Are you struggling to get your Keap advanced automation (campaign) decision diamonds working when you want to test that a contact doesn’t have either of two or more tags, or field values?

This is caused by a common mistake when translating natural language into logic that Keap understands.

Help is at hand… this article is going to help you understand the problem, so you can get it right from now on in. No more broken decision diamonds, and no more additional decision diamonds when one will do the job (and is easier to debug, change, and document).

Example

Let’s say you have two sequences, and you want to send the contact to one of these based on them having either one of two tags, therefore they go to the other sequence if they don’t have any of the two tags. You might write this like so…

  • If contact has Tag 1 or Tag 2 then go to Sequence A
  • If contact doesn’t have Tag 1 or Tag 2 then go to Sequence B

Ok, that makes sense. We all understand what we want to happen here. So we then create the following decision diamond rules…

Sequence A: If the Contact’s Tags contains Tag 1 or Tag 2

Decision Diamond 1 Tick

Sequence B: If the Contact’s Tags doesn’t contain Tag 1 or Tag 2

BOOM! Right? That will work yeah…

…NOPE!

Decision Diamond Logic 2 Cross

This is the common mistake.  The first rule is fine… but the second rule needs to be changed. But why?!? You may ask… well I am glad you asked!

The problem comes down to two things:

  1. The way we express the logic in English is shorthand, and while it makes sense in common language, it’s not mathematically correct.
  2. The “doesn’t contain” qualifier is implied for Tag 2 which, if you read that out in full.
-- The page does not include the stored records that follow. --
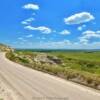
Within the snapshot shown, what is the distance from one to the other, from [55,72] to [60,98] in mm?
14494

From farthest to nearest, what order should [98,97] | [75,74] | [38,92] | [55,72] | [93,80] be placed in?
[55,72]
[75,74]
[93,80]
[38,92]
[98,97]

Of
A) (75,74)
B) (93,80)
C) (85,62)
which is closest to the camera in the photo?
(93,80)

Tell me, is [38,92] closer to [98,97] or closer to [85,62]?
[98,97]

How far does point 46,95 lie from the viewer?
16.3m

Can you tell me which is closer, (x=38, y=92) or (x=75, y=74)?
(x=38, y=92)

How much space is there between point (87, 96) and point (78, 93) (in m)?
1.15

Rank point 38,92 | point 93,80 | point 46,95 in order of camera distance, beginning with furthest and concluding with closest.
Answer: point 93,80, point 38,92, point 46,95

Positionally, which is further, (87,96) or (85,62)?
(85,62)

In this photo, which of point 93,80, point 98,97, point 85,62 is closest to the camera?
point 98,97

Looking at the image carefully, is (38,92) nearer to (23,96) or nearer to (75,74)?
(23,96)

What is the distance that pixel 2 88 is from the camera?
Answer: 20.8 m

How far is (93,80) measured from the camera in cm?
2075

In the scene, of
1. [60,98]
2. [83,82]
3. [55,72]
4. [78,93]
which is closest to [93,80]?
[83,82]

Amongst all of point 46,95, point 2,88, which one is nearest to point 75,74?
point 2,88
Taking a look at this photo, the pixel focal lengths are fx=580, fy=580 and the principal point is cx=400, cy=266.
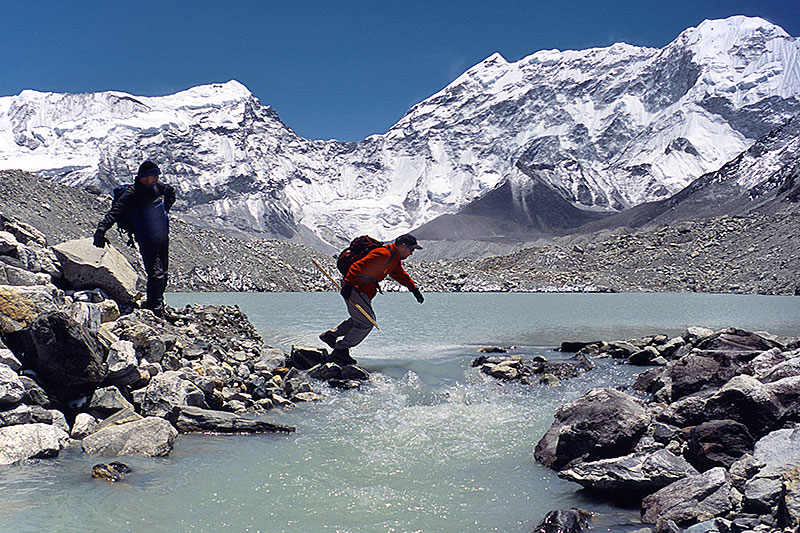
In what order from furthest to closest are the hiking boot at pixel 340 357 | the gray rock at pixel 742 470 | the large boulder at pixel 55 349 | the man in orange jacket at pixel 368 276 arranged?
the hiking boot at pixel 340 357
the man in orange jacket at pixel 368 276
the large boulder at pixel 55 349
the gray rock at pixel 742 470

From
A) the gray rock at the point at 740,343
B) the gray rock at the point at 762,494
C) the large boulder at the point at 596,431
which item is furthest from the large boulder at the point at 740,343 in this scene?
the gray rock at the point at 762,494

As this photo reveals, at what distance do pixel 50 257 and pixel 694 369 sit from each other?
12.2 m

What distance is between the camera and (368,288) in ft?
42.8

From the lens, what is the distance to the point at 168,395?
359 inches

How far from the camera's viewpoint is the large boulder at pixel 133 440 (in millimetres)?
7387

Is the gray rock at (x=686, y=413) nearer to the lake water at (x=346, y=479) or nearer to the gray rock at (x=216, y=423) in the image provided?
the lake water at (x=346, y=479)

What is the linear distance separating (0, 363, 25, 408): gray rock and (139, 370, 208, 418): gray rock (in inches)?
69.5

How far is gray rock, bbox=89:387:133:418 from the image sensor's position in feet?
26.9

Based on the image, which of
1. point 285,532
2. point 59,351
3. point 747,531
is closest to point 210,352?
point 59,351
Let’s look at that second one first, if we now write that in English it now says:

If the Contact’s Tags doesn’t contain Tag 1 or doesn’t contain Tag 2.

Already that is starting to sound not quite what we were after, so if we now also consider the first issue above, then how we really should express this logic to make sense is like this:

If the Contact’s Tags doesn’t contain Tag 1 AND doesn’t contain Tag 2

Which we can set up in the Decision Diamond like this…

Decision Diamond 3 Tick

Alternatively, we can also create a rule that is the same thing but in a longer form, that shows the “doesn’t contain” in front of the subsequent tag(s).

Decision Diamond Logic 4 Tick

Still confused? Don’t worry, it can be a tricky thing to get your head around, and we have all made mistakes with decision diamond logic. Just remember that if you are using doesn’t contain with more than one tag, use the AND instead of OR.

When in doubt, use the Test feature from the Actions dropdown in the top right of the window to see what happens based on different criteria.